:: EXCERPTED RECORDS ::

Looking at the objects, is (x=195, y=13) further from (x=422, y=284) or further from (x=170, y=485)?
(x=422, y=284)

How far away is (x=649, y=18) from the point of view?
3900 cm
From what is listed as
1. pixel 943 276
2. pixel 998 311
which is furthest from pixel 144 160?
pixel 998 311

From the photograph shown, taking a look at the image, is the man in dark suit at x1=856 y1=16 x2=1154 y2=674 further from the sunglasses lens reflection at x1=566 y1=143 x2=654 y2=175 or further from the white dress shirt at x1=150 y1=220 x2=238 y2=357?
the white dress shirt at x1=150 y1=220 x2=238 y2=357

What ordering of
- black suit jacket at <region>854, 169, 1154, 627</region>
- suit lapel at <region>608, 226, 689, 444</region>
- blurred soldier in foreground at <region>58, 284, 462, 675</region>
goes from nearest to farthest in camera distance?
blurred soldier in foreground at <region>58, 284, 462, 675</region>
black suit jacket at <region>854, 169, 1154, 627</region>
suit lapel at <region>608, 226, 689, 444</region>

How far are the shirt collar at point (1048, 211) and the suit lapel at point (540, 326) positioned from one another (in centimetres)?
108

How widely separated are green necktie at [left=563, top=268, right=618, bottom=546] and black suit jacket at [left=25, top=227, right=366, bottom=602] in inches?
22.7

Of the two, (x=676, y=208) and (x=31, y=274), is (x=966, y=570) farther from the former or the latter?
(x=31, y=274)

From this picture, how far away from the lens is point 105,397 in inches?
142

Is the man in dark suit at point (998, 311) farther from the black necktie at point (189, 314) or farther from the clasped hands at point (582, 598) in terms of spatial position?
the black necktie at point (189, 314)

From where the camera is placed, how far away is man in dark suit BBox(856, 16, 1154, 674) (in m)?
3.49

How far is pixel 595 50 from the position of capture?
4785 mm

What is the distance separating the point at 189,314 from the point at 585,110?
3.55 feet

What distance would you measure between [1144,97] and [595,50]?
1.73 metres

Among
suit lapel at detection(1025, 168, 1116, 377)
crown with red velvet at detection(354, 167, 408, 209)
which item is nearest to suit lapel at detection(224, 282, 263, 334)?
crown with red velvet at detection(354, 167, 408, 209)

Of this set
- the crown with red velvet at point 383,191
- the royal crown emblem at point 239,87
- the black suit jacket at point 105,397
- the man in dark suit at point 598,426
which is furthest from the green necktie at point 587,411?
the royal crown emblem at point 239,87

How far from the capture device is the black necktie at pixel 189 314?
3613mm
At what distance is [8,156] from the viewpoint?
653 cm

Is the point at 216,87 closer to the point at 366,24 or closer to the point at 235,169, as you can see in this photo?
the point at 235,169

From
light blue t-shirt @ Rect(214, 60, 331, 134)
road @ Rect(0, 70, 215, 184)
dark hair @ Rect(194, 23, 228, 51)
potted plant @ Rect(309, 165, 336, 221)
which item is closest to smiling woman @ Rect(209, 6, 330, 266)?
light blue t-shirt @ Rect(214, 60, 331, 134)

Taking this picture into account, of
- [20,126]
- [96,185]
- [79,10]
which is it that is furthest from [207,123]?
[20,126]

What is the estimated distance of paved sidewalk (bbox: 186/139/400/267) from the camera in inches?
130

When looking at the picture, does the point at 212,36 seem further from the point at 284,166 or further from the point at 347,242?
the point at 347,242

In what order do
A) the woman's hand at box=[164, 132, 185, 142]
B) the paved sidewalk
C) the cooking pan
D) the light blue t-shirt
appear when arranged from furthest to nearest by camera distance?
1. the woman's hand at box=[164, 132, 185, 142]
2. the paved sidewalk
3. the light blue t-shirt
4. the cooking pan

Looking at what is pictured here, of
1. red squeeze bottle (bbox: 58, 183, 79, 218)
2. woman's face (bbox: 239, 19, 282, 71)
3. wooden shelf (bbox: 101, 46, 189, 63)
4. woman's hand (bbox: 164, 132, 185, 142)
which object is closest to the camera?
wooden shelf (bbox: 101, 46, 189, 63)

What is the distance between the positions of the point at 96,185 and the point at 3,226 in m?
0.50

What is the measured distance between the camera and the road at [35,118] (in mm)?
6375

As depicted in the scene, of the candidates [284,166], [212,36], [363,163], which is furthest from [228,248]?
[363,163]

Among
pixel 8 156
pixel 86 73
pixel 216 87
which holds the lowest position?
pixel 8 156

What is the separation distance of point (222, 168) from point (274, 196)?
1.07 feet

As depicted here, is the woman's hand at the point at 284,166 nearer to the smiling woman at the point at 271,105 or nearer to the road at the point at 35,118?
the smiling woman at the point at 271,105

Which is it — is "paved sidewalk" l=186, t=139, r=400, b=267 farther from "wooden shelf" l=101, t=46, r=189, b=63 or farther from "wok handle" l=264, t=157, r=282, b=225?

:: AIM OF THE TASK ::
Rewrite all of the lines above as a JSON list of strings with one string per line, leaving out the blank lines.

:: WRITTEN ANSWER ::
[
  "Looking at the objects, is (x=195, y=13) further from (x=422, y=284) or further from (x=170, y=485)?",
  "(x=422, y=284)",
  "How far away is (x=649, y=18) from the point of view?",
  "3900 cm",
  "From what is listed as",
  "1. pixel 943 276",
  "2. pixel 998 311",
  "which is furthest from pixel 144 160?",
  "pixel 998 311",
  "From the photograph shown, taking a look at the image, is the man in dark suit at x1=856 y1=16 x2=1154 y2=674 further from the sunglasses lens reflection at x1=566 y1=143 x2=654 y2=175 or further from the white dress shirt at x1=150 y1=220 x2=238 y2=357?",
  "the white dress shirt at x1=150 y1=220 x2=238 y2=357",
  "What ordering of",
  "- black suit jacket at <region>854, 169, 1154, 627</region>",
  "- suit lapel at <region>608, 226, 689, 444</region>",
  "- blurred soldier in foreground at <region>58, 284, 462, 675</region>",
  "goes from nearest to farthest in camera distance?",
  "blurred soldier in foreground at <region>58, 284, 462, 675</region>",
  "black suit jacket at <region>854, 169, 1154, 627</region>",
  "suit lapel at <region>608, 226, 689, 444</region>",
  "How far are the shirt collar at point (1048, 211) and the suit lapel at point (540, 326) positioned from one another (in centimetres)?",
  "108",
  "How widely separated are green necktie at [left=563, top=268, right=618, bottom=546] and black suit jacket at [left=25, top=227, right=366, bottom=602] in inches?",
  "22.7",
  "Of the two, (x=676, y=208) and (x=31, y=274), is (x=966, y=570) farther from the former or the latter?",
  "(x=31, y=274)",
  "From this picture, how far away from the lens is point 105,397 in inches?",
  "142",
  "Is the man in dark suit at point (998, 311) farther from the black necktie at point (189, 314) or farther from the clasped hands at point (582, 598) in terms of spatial position?",
  "the black necktie at point (189, 314)",
  "From where the camera is placed, how far away is man in dark suit BBox(856, 16, 1154, 674) (in m)?",
  "3.49",
  "How far is pixel 595 50 from the position of capture?",
  "4785 mm",
  "What is the distance separating the point at 189,314 from the point at 585,110?",
  "3.55 feet",
  "What distance would you measure between [1144,97] and [595,50]?",
  "1.73 metres",
  "Among",
  "suit lapel at detection(1025, 168, 1116, 377)",
  "crown with red velvet at detection(354, 167, 408, 209)",
  "which item is nearest to suit lapel at detection(224, 282, 263, 334)?",
  "crown with red velvet at detection(354, 167, 408, 209)",
  "Of this set",
  "- the crown with red velvet at point 383,191",
  "- the royal crown emblem at point 239,87",
  "- the black suit jacket at point 105,397",
  "- the man in dark suit at point 598,426",
  "which is furthest from the green necktie at point 587,411?",
  "the royal crown emblem at point 239,87",
  "How far from the capture device is the black necktie at pixel 189 314?",
  "3613mm",
  "At what distance is [8,156] from the viewpoint?",
  "653 cm",
  "Is the point at 216,87 closer to the point at 366,24 or closer to the point at 235,169, as you can see in this photo?",
  "the point at 235,169",
  "From",
  "light blue t-shirt @ Rect(214, 60, 331, 134)",
  "road @ Rect(0, 70, 215, 184)",
  "dark hair @ Rect(194, 23, 228, 51)",
  "potted plant @ Rect(309, 165, 336, 221)",
  "which item is closest to smiling woman @ Rect(209, 6, 330, 266)?",
  "light blue t-shirt @ Rect(214, 60, 331, 134)",
  "Taking this picture into account, of",
  "- [20,126]",
  "- [96,185]",
  "- [79,10]",
  "which is it that is furthest from [207,123]?",
  "[20,126]",
  "What is the estimated distance of paved sidewalk (bbox: 186/139/400/267) from the camera in inches?",
  "130",
  "When looking at the picture, does the point at 212,36 seem further from the point at 284,166 or further from the point at 347,242?",
  "the point at 347,242",
  "In what order do",
  "A) the woman's hand at box=[164, 132, 185, 142]",
  "B) the paved sidewalk",
  "C) the cooking pan",
  "D) the light blue t-shirt",
  "appear when arranged from furthest to nearest by camera distance?",
  "1. the woman's hand at box=[164, 132, 185, 142]",
  "2. the paved sidewalk",
  "3. the light blue t-shirt",
  "4. the cooking pan",
  "Looking at what is pictured here, of",
  "1. red squeeze bottle (bbox: 58, 183, 79, 218)",
  "2. woman's face (bbox: 239, 19, 282, 71)",
  "3. wooden shelf (bbox: 101, 46, 189, 63)",
  "4. woman's hand (bbox: 164, 132, 185, 142)",
  "which object is closest to the camera?",
  "wooden shelf (bbox: 101, 46, 189, 63)",
  "What is the distance between the positions of the point at 96,185 and the point at 3,226 in m?",
  "0.50",
  "What is the measured distance between the camera and the road at [35,118] (in mm)?",
  "6375",
  "As depicted in the scene, of the candidates [284,166], [212,36], [363,163], which is furthest from [228,248]?",
  "[363,163]",
  "Among",
  "pixel 8 156",
  "pixel 86 73",
  "pixel 216 87",
  "which holds the lowest position?",
  "pixel 8 156",
  "What is the separation distance of point (222, 168) from point (274, 196)?",
  "1.07 feet",
  "As depicted here, is the woman's hand at the point at 284,166 nearer to the smiling woman at the point at 271,105 or nearer to the road at the point at 35,118?",
  "the smiling woman at the point at 271,105",
  "Which is it — is \"paved sidewalk\" l=186, t=139, r=400, b=267 farther from \"wooden shelf\" l=101, t=46, r=189, b=63 or farther from \"wok handle\" l=264, t=157, r=282, b=225?"
]